▸ **Activity**
Print every record exactly, but leave out the pictures.

'''

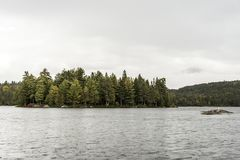 Scenic view of lake and pine tree islands with birds on them in Algonquin provincial national park Ontario Canada. Scenic view of a lake and pine tree islands Stock Photography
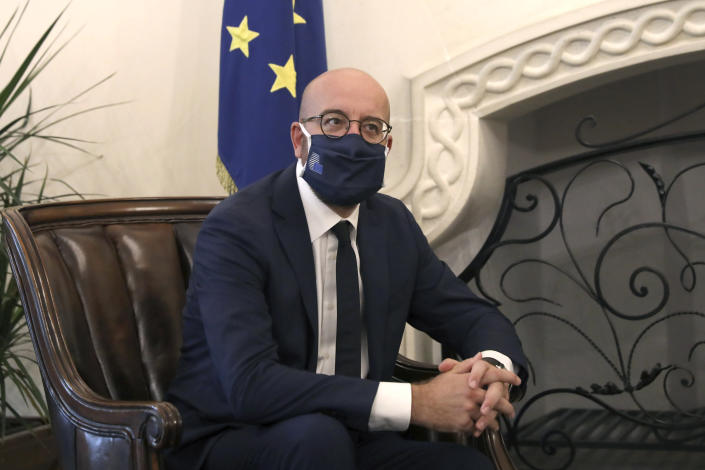 European Union Council President Charles Michel wears a face mask to prevent the spread of COVID-19 during a meeting with Cyprus President Nicos Anastasiades at the Presidential Palace in the capital Nicosia, Cyprus, on Wednesday, Sept.16, 2020. Michel is visiting Cyprus after travelling to Greece amid a diplomatic drive to de-escalate a weeks-long standoff at sea over Turkey's hydrocarbons search in waters were Greece and Cyprus claim exclusive economic rights. (Yiannis Kourtoglou, Pool via AP)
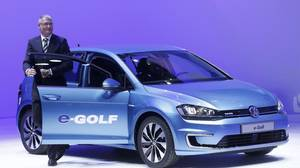 Volkswagen's Heinz-Jacob Neuber stands next to an e-Golf electric vehicle during the press preview day of the North American International Auto Show in Detroit, Michigan January 13, 2014.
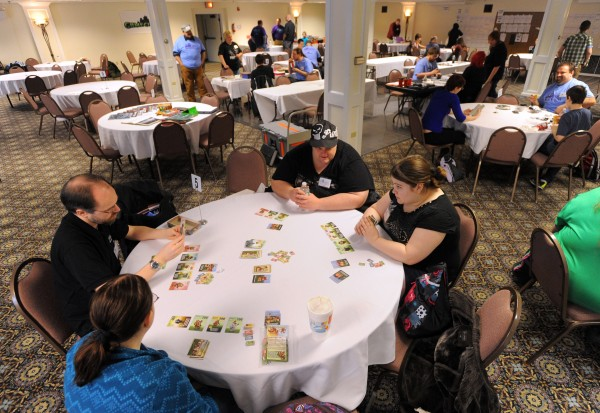 People play board games during the sixth annual SnoCon Gaming Convention in Orono on Saturday.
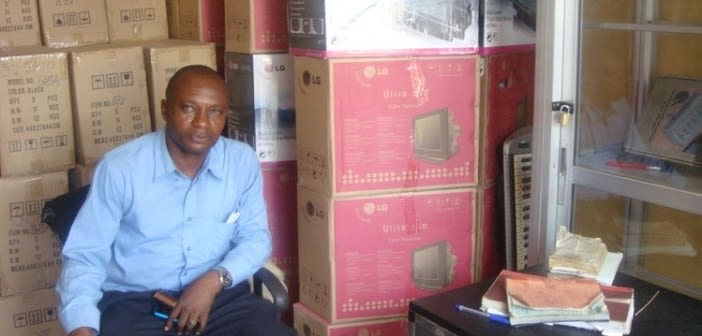 A male trader in electronics appliances at Alaba International Market, Lagos, Nigeria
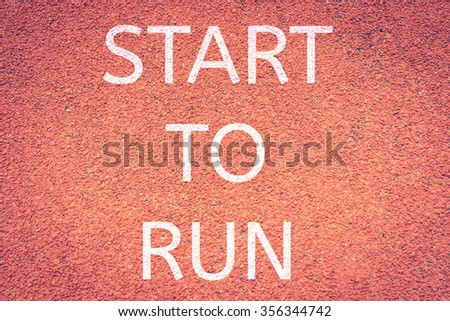 Start to run concept with word on running track,Red running tracks  run lane background texture,vintage color - stock photo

'''

▸ **Your response**
 Scenic view of lake and pine tree islands with birds on them in Algonquin provincial national park Ontario Canada. Scenic view of a lake and pine tree islands Stock Photography
 European Union Council President Charles Michel wears a face mask to prevent the spread of COVID-19 during a meeting with Cyprus President Nicos Anastasiades at the Presidential Palace in the capital Nicosia, Cyprus, on Wednesday, Sept.16, 2020. Michel is visiting Cyprus after travelling to Greece amid a diplomatic drive to de-escalate a weeks-long standoff at sea over Turkey's hydrocarbons search in waters were Greece and Cyprus claim exclusive economic rights. (Yiannis Kourtoglou, Pool via AP)
 Volkswagen's Heinz-Jacob Neuber stands next to an e-Golf electric vehicle during the press preview day of the North American International Auto Show in Detroit, Michigan January 13, 2014.
 People play board games during the sixth annual SnoCon Gaming Convention in Orono on Saturday.
 A male trader in electronics appliances at Alaba International Market, Lagos, Nigeria
 Start to run concept with word on running track,Red running tracks  run lane background texture,vintage color - stock photo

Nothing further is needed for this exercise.